### Selected passage
Case Study
Case Study
Cutting Loan-Underwriting Cycle Time 70% at an Indian NBFC
A mid-tier Indian NBFC asked us to compress the underwriting cycle for unsecured personal and SME loans. The baseline cycle from application to disbursement was 4–6 days. The target was under one. The constraint was that nothing we shipped could compromise the firm’s standing under RBI’s IT Governance directions or DPDPA 2023.
Eighteen weeks from kickoff to live, cycle time landed at 22 hours median, 38 hours at the 90th percentile. This is what was built and what we learned.
The original cycle
Application came in via the mobile app or branch DSA. KYC documents and bureau pull happened automatically. Underwriting then required a credit officer to:
- Read the application and bureau report.
- Pull additional documents (bank statements, GST returns for SME, payslips for salaried) and review them.
- Run policy rules against the file — DTI, employment continuity, banking behaviour, business vintage.
- Write a credit note explaining the decision.
- Route for sanction (one or two levels depending on ticket size).
Steps 2 and 4 consumed the most time. Step 2 was bottlenecked on manual document review. Step 4 was bottlenecked on the credit officer’s writing throughput.
What we built
A multi-agent system with three primary agents and a coordinator, each with a narrow scope and an explicit audit trail.
- Document agent. Ingested bank statements, ITRs, GST returns, payslips. Extracted structured features (average balance, salary credit pattern, return-filing regularity, GST turnover trend). Used vision-enabled models for scanned documents, with rule-based parsing for digital PDFs.
- Policy agent. Ran the firm’s written credit policy against the extracted features and the bureau pull. Returned a structured decision with policy citations.
- Narrative agent. Drafted the credit note. Always cited the underlying evidence. Never invented a fact.
- Coordinator. Orchestrated the flow, managed retries, handed off to a human credit officer for review.
Every output was advisory. The credit officer remained the decision-maker of record. The system pre-filled the decision and the note; the officer reviewed, edited, and sanctioned.
Where the four weeks of evals went
We refused to ship until we had run the system in shadow mode against 12,000 historical applications with known outcomes. The eval harness measured:
- Document extraction accuracy. Field-level accuracy against ground truth on a stratified sample. We were ruthless on bank statement parsing — the long tail of formats from Indian banks, cooperative banks, and small finance banks is genuinely hard.
- Policy decision concordance. Did the policy agent agree with the credit officer’s recorded decision? Where it disagreed, why? Some disagreements were the model being wrong. Some were the model catching policy violations the human had overlooked. Both were valuable.
- Narrative quality. Blind review by senior credit officers comparing model-drafted notes to human-drafted notes. We did not ship until the model notes were preferred in 70% of blind comparisons.
- Latency and cost. Per-application cost target was Rs 12. We hit it through model-tier routing — small models for structured extraction, larger models only for narrative generation, with prompt caching on the policy document.
Governance architecture
Because this is BFSI in India, governance was not a checklist. It was the architecture.
- Data residency. All inference inside Indian regions, on the firm’s VPC. No prompts or responses traversed a foreign network.

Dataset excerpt

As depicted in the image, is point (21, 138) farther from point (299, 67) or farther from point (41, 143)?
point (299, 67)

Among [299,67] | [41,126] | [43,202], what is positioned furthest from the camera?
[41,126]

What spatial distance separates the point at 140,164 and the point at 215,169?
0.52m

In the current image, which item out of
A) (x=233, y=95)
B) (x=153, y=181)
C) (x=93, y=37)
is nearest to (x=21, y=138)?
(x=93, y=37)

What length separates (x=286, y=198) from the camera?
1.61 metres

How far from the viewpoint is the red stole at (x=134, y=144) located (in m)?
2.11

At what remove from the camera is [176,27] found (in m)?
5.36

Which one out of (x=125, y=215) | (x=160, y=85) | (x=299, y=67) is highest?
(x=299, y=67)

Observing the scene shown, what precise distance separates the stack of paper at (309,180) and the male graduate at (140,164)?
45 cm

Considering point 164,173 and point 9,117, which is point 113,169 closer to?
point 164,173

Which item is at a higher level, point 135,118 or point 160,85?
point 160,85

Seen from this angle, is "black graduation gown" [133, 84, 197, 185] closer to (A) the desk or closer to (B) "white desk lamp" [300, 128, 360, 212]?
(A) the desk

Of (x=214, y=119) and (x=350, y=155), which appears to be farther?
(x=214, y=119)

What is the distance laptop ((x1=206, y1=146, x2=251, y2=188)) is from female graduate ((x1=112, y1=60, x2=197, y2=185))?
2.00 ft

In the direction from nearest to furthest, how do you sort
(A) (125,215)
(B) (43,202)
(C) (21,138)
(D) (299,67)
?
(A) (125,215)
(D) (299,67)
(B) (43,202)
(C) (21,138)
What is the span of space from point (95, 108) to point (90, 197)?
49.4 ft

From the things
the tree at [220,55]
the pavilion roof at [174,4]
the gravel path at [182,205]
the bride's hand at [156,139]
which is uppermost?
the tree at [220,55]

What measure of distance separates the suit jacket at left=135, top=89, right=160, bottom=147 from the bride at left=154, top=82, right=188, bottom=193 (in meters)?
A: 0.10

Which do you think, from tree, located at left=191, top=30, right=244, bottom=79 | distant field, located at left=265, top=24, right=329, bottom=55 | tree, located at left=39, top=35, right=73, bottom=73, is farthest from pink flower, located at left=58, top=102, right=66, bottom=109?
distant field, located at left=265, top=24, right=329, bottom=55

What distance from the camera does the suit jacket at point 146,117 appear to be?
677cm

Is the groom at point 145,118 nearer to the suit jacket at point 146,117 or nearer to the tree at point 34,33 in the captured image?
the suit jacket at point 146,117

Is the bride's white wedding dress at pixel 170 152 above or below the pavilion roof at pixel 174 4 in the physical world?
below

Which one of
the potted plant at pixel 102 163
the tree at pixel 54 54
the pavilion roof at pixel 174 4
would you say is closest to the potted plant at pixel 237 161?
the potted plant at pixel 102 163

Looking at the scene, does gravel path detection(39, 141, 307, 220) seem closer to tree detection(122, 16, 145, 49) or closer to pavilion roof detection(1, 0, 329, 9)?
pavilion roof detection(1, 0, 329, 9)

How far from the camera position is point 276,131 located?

### Job
Reproduce the NBFC underwriting case study starting at "What we built" and ending at "invented a fact.", swapping "credit note" for "underwriting memo".

### Written reply
What we built
A multi-agent system with three primary agents and a coordinator, each with a narrow scope and an explicit audit trail.
- Document agent. Ingested bank statements, ITRs, GST returns, payslips. Extracted structured features (average balance, salary credit pattern, return-filing regularity, GST turnover trend). Used vision-enabled models for scanned documents, with rule-based parsing for digital PDFs.
- Policy agent. Ran the firm’s written credit policy against the extracted features and the bureau pull. Returned a structured decision with policy citations.
- Narrative agent. Drafted the underwriting memo. Always cited the underlying evidence. Never invented a fact.